Extract to read ▸

---+---

They added: “We have demonstrated that with strategic modulations in ambient soundscapes, it is possible to increase, not only the visual attention to healthy food items, but also the actual choice of them in consumers from both Denmark and China. More broadly, our study expands the view of auditory nudging and its underlying mechanisms, providing valuable knowledge for local as well as global food business interested in promoting healthy eating.”

Danni Peng-Li told FoodNavigator the research adds to the evidence that music and sound can influence peoples’ food choices and behavior.

Two pioneering studies in the 1980s discovered supermarket shoppers' purchases and dinners’ eating speed were significantly changed simply by modifying the tempo of background music. A famous 1999 study found that playing French music in a supermarket increased sales of French wine.

Why does slower music nudge people towards healthier foods over fattier, saltier and more sugary options, as suggested by the study?

“One hypothesis is that more calming sounds or music can induce emotional or physiological relaxation or low arousal which can provide more cognitive resources that are necessary for taking more rational decisions,” explained Peng-Li. “If you listen to very stressful, high volume music with a high tempo, this can induce higher arousal and stress levels which leads to more distraction which can diminish your cognitive resources and your ability to make more rational decisions."

---+---

Recorded data ▸
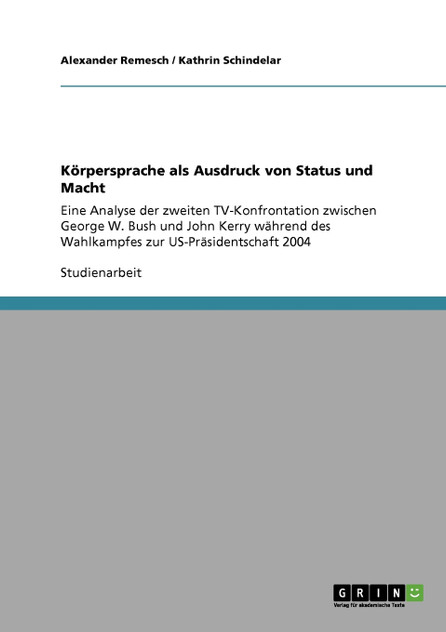 Körpersprache als Ausdruck von Status und Macht Körpersprache als Ausdruck von Status und Macht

---+---

What you will do ▸
A. In the article on background music and food choices, repeat the passage word for word, starting at the words "Danni Peng-Li told" and ending after "by the study?".
B. Write the next part of the article on background music and food choices, picking up right after its last sentence.

Solved tasks ▸
A.
Danni Peng-Li told FoodNavigator the research adds to the evidence that music and sound can influence peoples’ food choices and behavior.

Two pioneering studies in the 1980s discovered supermarket shoppers' purchases and dinners’ eating speed were significantly changed simply by modifying the tempo of background music. A famous 1999 study found that playing French music in a supermarket increased sales of French wine.

Why does slower music nudge people towards healthier foods over fattier, saltier and more sugary options, as suggested by the study?

B.
Food industry implications 

The study’s authors added their research brings implications for the retail and restaurant businesses who ‘want to encourage healthy eating but at the same time keep sales high’.

“More broadly, our study can work as an inspiration to practitioners and marketers with a culturally diverse customer base, who want to promote healthy eating in a cost-effective and efficient way. Obviously, direct usage of our healthy soundtrack should not necessarily be the case. However, changing the ‘choice architecture’ through ambient soundscapes, that contain specific acoustic parameters associated with healthy eating, could be done more strategically and non-arbitrarily. That is, the choice of music should be tailored towards the purpose of the nudge and congruent with the context.”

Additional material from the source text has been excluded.